Chopping garlic makes the flavor overpowering, according to Fedeli. “It is used in an exaggerated way that takes away from the purpose of the dish and has left many unhappy about its presence in the process,” he said. If you manage to snag a table at Fasano — reservations have been scarce — tasty dishes that won’t leave you breathing fire include lobster fettuccine, the can’t-miss seafood risotto and even the typically garlic-heavy linguine con vongole.
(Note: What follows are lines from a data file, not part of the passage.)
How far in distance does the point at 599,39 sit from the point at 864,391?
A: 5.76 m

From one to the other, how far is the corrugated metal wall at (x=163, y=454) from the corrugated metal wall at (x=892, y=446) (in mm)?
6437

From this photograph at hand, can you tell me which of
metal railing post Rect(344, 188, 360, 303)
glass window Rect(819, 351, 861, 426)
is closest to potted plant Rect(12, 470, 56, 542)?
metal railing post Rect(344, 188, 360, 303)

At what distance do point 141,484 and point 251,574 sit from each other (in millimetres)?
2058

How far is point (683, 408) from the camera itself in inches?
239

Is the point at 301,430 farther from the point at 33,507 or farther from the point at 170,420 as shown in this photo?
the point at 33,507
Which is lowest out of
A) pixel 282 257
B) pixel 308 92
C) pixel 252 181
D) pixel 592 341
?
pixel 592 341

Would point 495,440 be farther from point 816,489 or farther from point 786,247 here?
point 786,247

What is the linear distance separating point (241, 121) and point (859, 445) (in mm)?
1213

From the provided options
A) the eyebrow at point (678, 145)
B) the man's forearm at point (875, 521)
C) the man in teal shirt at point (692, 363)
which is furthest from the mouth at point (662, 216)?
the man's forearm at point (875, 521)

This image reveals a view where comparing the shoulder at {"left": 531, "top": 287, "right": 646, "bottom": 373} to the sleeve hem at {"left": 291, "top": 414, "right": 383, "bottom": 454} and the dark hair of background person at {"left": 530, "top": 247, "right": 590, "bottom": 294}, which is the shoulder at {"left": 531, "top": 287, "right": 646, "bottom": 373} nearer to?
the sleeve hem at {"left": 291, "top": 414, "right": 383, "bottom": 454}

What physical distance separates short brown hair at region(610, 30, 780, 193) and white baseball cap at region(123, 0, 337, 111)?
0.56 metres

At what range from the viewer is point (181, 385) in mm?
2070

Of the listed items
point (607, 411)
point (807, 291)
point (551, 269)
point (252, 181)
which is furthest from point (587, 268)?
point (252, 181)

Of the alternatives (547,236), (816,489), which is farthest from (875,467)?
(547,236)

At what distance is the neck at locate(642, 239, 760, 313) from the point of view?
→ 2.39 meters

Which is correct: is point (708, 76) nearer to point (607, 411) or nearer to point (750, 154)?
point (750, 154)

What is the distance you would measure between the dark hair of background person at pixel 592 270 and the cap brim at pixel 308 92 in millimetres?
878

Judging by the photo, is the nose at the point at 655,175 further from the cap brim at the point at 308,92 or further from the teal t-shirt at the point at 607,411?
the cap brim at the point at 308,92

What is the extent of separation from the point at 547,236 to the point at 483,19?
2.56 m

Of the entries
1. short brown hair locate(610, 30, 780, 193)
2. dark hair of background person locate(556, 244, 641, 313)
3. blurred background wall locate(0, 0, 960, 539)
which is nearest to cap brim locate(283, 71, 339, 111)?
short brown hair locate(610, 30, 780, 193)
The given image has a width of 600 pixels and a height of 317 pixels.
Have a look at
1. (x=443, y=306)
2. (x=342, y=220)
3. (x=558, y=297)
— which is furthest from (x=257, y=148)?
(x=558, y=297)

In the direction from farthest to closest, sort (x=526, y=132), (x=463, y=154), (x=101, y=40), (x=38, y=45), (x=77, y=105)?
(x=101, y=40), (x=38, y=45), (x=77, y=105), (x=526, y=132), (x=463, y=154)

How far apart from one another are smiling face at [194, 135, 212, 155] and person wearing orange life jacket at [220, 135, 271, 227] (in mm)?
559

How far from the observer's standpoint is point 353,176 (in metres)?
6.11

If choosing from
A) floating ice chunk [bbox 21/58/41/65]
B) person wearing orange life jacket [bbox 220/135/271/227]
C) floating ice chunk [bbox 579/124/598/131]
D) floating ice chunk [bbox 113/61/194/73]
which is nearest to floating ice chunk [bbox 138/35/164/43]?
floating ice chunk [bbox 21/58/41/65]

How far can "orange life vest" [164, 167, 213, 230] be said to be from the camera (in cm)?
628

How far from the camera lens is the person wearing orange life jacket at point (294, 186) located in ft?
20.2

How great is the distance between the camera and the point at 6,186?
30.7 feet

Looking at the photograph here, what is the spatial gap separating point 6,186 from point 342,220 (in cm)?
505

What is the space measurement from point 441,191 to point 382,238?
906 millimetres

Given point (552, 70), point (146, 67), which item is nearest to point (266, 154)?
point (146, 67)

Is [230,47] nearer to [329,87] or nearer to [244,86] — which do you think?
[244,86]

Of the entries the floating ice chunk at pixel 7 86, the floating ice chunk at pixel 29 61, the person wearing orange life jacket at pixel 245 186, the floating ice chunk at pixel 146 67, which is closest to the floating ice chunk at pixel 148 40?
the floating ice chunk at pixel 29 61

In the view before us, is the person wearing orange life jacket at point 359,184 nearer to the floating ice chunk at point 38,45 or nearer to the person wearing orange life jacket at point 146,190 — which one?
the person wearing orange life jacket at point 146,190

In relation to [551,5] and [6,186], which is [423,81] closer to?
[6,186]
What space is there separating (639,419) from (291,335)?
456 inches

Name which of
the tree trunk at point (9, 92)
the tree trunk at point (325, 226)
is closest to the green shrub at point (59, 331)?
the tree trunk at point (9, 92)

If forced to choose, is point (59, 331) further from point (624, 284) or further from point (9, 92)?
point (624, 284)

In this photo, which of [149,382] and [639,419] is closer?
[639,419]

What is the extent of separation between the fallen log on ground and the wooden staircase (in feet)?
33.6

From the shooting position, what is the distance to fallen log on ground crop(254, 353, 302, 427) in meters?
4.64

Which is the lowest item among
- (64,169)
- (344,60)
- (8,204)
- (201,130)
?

The twin buzzy downtown restos Alice, which opened last summer, and Osteria 57, are also onboard with a minimal garlic approach. Riccardo Orfino, a partner and the executive chef of both, who’s from Padua, Italy, says that he uses it sparingly. “It’s Italian-American, not Italian,” he confirms. Orfino’s lineup of garlic-less options at Osteria 57 includes a burrata pasta and salmon with artichokes and citrus sauce. Hardly any of Alice’s pastas feature the stinky herb, not even the spaghetti pomodoro.
For 33-year-old NYC dating blogger Alexis Wolfe, “sexy, sceney” Alice’s light touch with the alliums makes it a perfect place for a romantic meal. “Garlic can be heavy, and no one wants to smell on a night out, especially if it’s a date,” she said.
Sceney Italian mainstay Cipriani has long been clove conscious.
“Garlic has never been a part of Cipriani cuisine,” proprietor Arrigo Cipriani told The Post of his New York institution. “Nothing should be overpowering, and real flavors should not be covered by a strong taste that’s difficult to digest.”
John Villa, executive chef at Midtown’s new high-design Cucina 8 ½, has a similar perspective. He uses garlic, but sparingly, and dishes such as spaghetti with lemon pizza with Taleggio cheese, caramelized onions and truffle omit it entirely.
“I want the flavors of the food to shine.”
The trend isn’t just limited to Italian food — high-end Greek restaurant Avra, which has two locations in Manhattan, and new modern American spot Lindens in Soho, are both intentionally avoiding garlic in several dishes on their menus.
But not everyone is so keen on giving it up.
Jeff Zalaznick, a co-founder of Major Food Group, which has more than 10 Italian restaurants, including several locations of the in-demand Carbone, told The Post that his company is “all about garlic.”
“It’s one of the most important ingredients in our cooking,” he said. “We love it.”